Trying to figure out what is being ripped out of the IBM catalog, and when it will be removed from the sales channel, is more difficult than trying to figure out what is new. Companies make a lot of noise about the new stuff, but they don’t crow like a chanticleer at sunrise when they are going to stop selling something they no longer want to make and stock. Compared to other IT vendors, IBM is very good about giving out details about new stuff and also about telling customers, with lots of advanced notice, when it plans to stop peddling something. Finding those notices is not, however, always easy. These kinds of withdrawal from marketing announcements often fall through the cracks, as a slew of them did late in 2016 and in early 2017, which we encapsulated in a story back in February. It is time to do it again, because more Power7 and Power7+ iron is getting the ax.
On June 27, in announcement letter 917-123, IBM withdrew a slew of features from marketing on the Power line. Some of these withdrawals are effective August 31, so you still have a day to figure out if this affects you and what you might need to buy; others don’t kick in until September or October, so you still have a little time. There are many dozens of Capacity On Demand and processor feature upgrades from older Power chips to the Power7 and Power7+ chips. Frustratingly, IBM’s announcement letters do not provide the detail on precisely what the specs are for these feature conversions, and it would take the better part of a day to sort it out. So, that is work you, dear reader, are going to have to do for yourself and we cannot do for all of you.
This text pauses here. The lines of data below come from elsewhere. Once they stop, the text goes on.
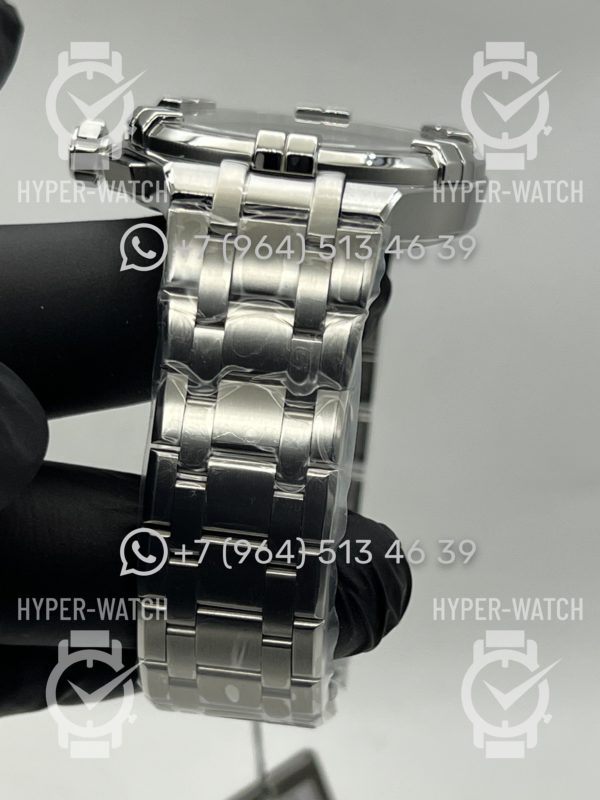 Фото 11 - Maurice Lacroix Aikon Chronograph 44mm AI1018-TT031-130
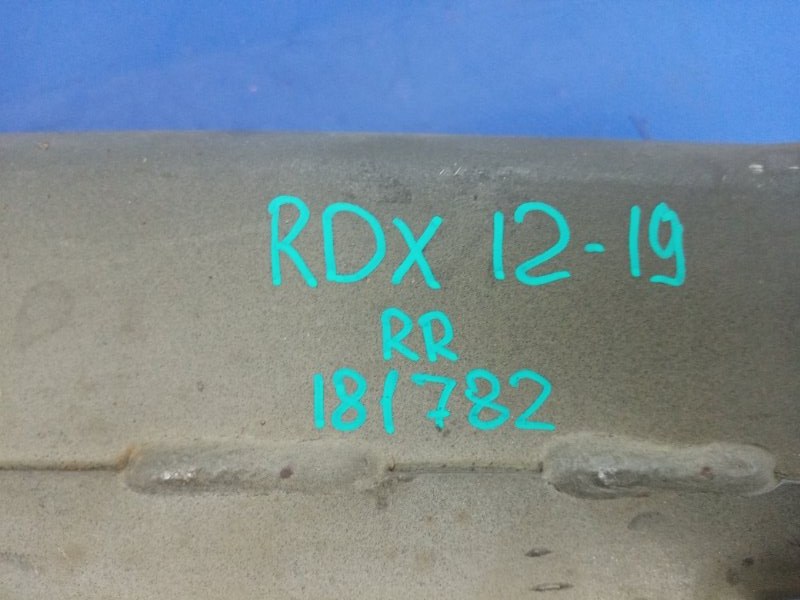 Усилитель заднего бампера RDX 12-19 2012 Внедорожник 3.5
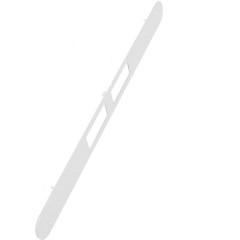 B01120.31.FM декоративная планка AGB Touch (Белый)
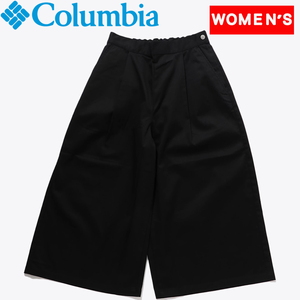 【送料無料】Columbia(コロンビア) クリスタルベンド パンツ ウィメンズ L 010(Black) PL9500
You know what machines you have, and it is easy to look that up as a single thread; it is a massive multithreaded job to do it for all of you, and honestly, there is no reason IBM can’t put all this level of detail into the announcement and save us all the trouble. It’s kinda stupid when bits are free and this data is all in massive relational databases. Another slew of feature upgrades will get the axe on October 31.
On August 22, in announcement letter 917-140, another set of Power7 and Power7+ parts and processor activations got chopped, with effective dates running from October 31 to as far out as December 2018. This is lots and lots of warning. On October 31, various Power7+ processor cards, with speeds ranging from 3.72 GHz to 4.42 GHz, are being cut from the Power 770+ and Power 780+ servers. Various disk and media backplanes are also getting ripped from the IBM catalog at this time. On March 31 next year, a wide variety of stuff, from cables to adapter cards to memory cards for high-end Power7 servers are being removed. And a bunch of Power7+ processors used in entry and midrange Power Systems iron are being cut. In December 2018, IBM will stop selling memory and processor activation features on various Power7 iron, big and small.
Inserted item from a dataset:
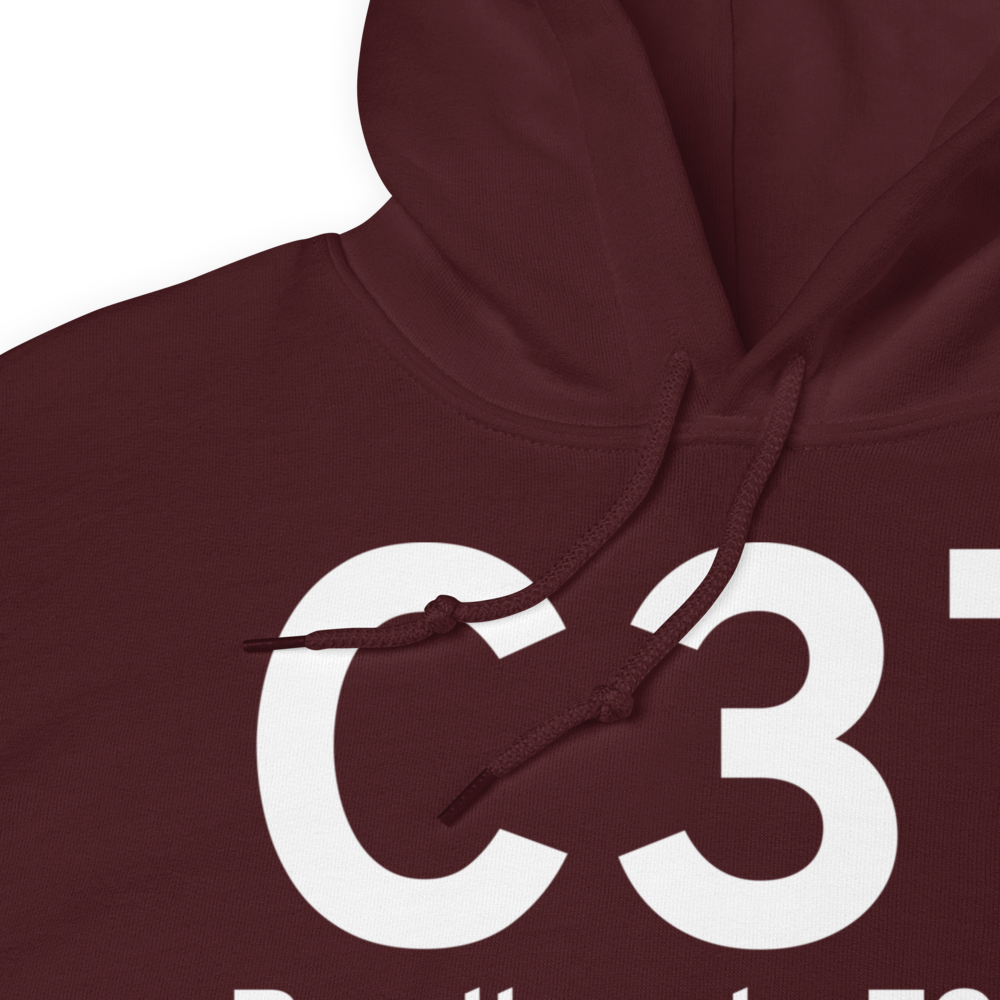 Brodhead (C37) Airport Hoodie Sweatshirt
As we always point out, customers who need specific features can often get them from resellers and used equipment dealers, who have their own stocks of certain gear. There is no guarantee that they will have any particular piece of iron, or have it at a reasonable price, however. And if it is in short supply, and it is vital to the operation or expansion of an existing system, it may make sense to just upgrade to a Power8 or Power9 machine instead of investing in older Power7 or Power7+ gear. Now is the time to start thinking about that anyway. . . .
Resellers still have inventories of new and used gear.